Students dancing at USF St. Petersburg’s Homecoming Royalty Ball in fall 2023.
Photo courtesy of @usfstpetersburg on Instagram
By Mahika Kukday
Homecoming week returns to USF St. Petersburg, with events scheduled from Monday, Nov. 4 to Friday, Nov. 9.
As the post-hurricane fog of evacuation stress and accumulating assignment deadlines slowly begins to lift at the waterfront campus, students may find comfort in the annual weeklong tradition.
“We love putting these events on, especially after nearly a month of being off and not having any events at all,” said Emma Bridegam, interdisciplinary social sciences senior and executive director of USF St. Petersburg’s Harborside Activities Board (HAB). “We are very excited to come back.”
Here’s what the St. Petersburg campus’ Homecoming programming will look like:
- Breakfast Tabling: Monday, Nov. 4 from 8 to 10 a.m. at Harborwalk. Grab-and-go breakfast items and Homecoming merchandise.
- Royalty Ball: Monday, Nov. 4 from 7 to 10 p.m. in the USC Ballrooms. DJ and dancing, light refreshments, performance by the South Florida All Stars and crowning of homecoming royalty.
- USC Takeover: Tuesday, Nov. 5 from 4:30 to 7:30 p.m. in the USC. Record painting with light refreshments (The Reef) and roller-skating rink (Ballrooms).
- Fall Festival in collaboration with the Wellness Center: Wednesday, Nov. 6 from 4to 7 p.m. at the USC Lawn. Hayrides, DIY mini fall wreaths and DIY zen gardens in honor of National Stress Awareness Day.
- Bouquet Bar: Thursday, Nov. 7 from 11 a.m. to 1 p.m. at the USC Lawn. DIY flower bouquets, refreshments and Homecoming merchandise.
Bridegam said the Cardboard Boat Race will be tentatively rescheduled for USF Week in April 2025. The beloved annual tradition at the St. Petersburg campus features student organizations building a themed boat entirely out of cardboard, and racing them in the harbor.
“I’m not going to sit here and expect them [students] to have their priority, after coming back from two major hurricanes, to be building a boat out of duct tape and cardboard,” Bridegam said.
St. Petersburg students had just seven days on campus, between evacuations for hurricanes
Helene and Milton, which meant that the competing boats were likely unfinished.
A couple other factors contributed to the difficult decision to cancel the Cardboard Boat Race. Many participants and club leaders are residents of Pelican Apartments, who will only be able to return to campus on Oct. 29 after a three-week absence.

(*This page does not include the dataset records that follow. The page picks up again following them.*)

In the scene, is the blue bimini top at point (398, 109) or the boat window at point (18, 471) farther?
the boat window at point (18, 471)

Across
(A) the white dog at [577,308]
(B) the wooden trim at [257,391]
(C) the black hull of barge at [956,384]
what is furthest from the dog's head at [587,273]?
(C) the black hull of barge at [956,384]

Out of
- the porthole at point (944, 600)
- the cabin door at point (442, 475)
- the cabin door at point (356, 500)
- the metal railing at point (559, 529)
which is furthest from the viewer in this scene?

“Our launch place has a giant hole in it,” Bridegam said, adding that the water was also littered by the consecutive storms, and that the backup location, the pool, was shut for repairs.

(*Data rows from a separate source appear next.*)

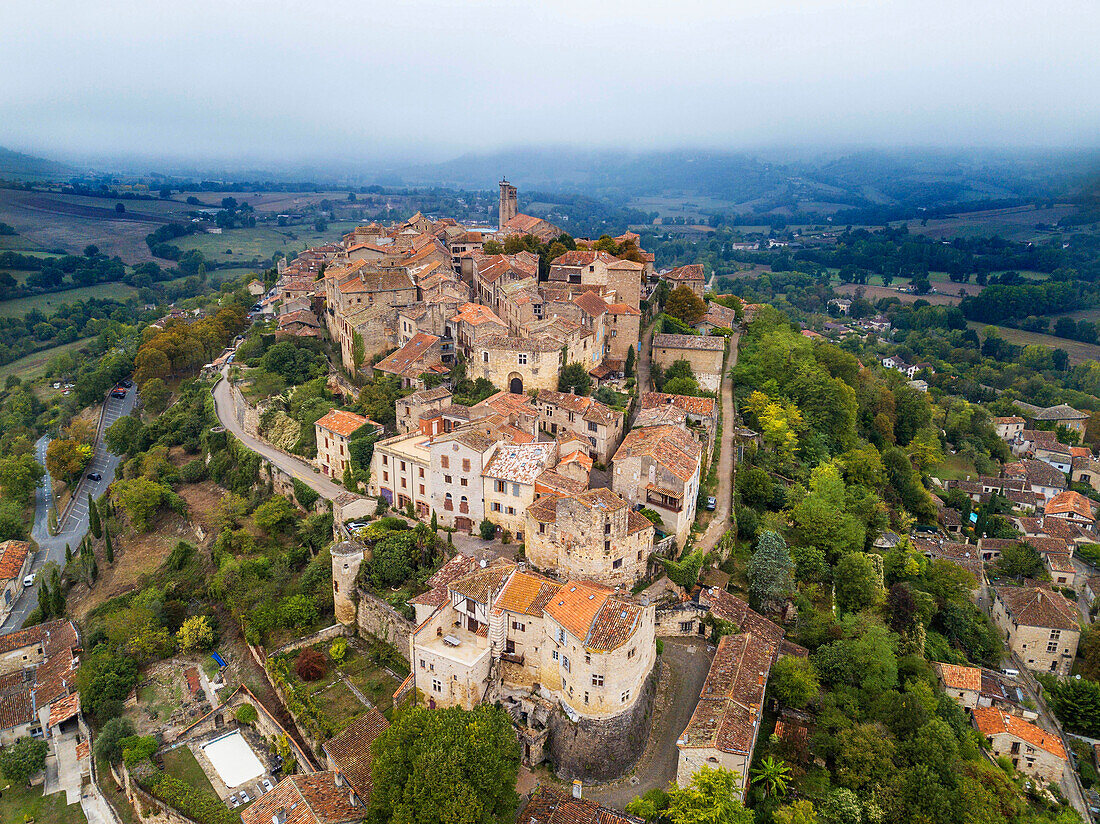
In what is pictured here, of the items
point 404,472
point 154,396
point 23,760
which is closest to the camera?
point 23,760

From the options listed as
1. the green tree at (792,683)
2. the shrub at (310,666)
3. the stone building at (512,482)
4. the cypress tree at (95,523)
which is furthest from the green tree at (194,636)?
the green tree at (792,683)

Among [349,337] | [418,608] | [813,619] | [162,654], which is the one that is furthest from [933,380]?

“There just wouldn’t have been a race worth having,” she declared.
However, Bridegam expressed gratitude for her team at HAB, who she said made it easy to be flexible with rescheduling. Initially, they decided to cancel Homecoming events at the St. Petersburg campus because of uncertainty with campus reopening after Hurricane Milton.
Then, when they heard from USF Tampa about the new dates, HAB started to adapt and find solutions.
Homecoming week is a OneUSF tradition, which means all three campuses celebrate it at the same time. The exact dates are decided by a committee led by Bill McCausland, vice president and executive director of the university’s alumni association.
The information is communicated to USF Tampa’s Campus Activities Board (CAB), They then pass it on to the St. Petersburg and Sarasota-Manatee campus’ corresponding organizations, who plan campus-specific events.
“Things like Tampa’s homecoming ball, the parade, those kinds of things we have to work our events around,” Bridegam said.
Here are the revised dates for OneUSF Homecoming events:
- Running of the Bulls Parade: Friday, Nov. 8 starting at 6:30 p.m. at USF Holly, Genshaft and Alumni Drives.
- Homecoming Football Game (USF v. Navy): Saturday, Nov. 9 at Raymond James Stadium
The university announced Homecoming’s revised schedule in an official email on Oct. 14, intended to “allow USF to celebrate these important events at a more appropriate time, and give our students, faculty, staff, alumni and friends an opportunity to focus on their more immediate needs following the hurricanes.”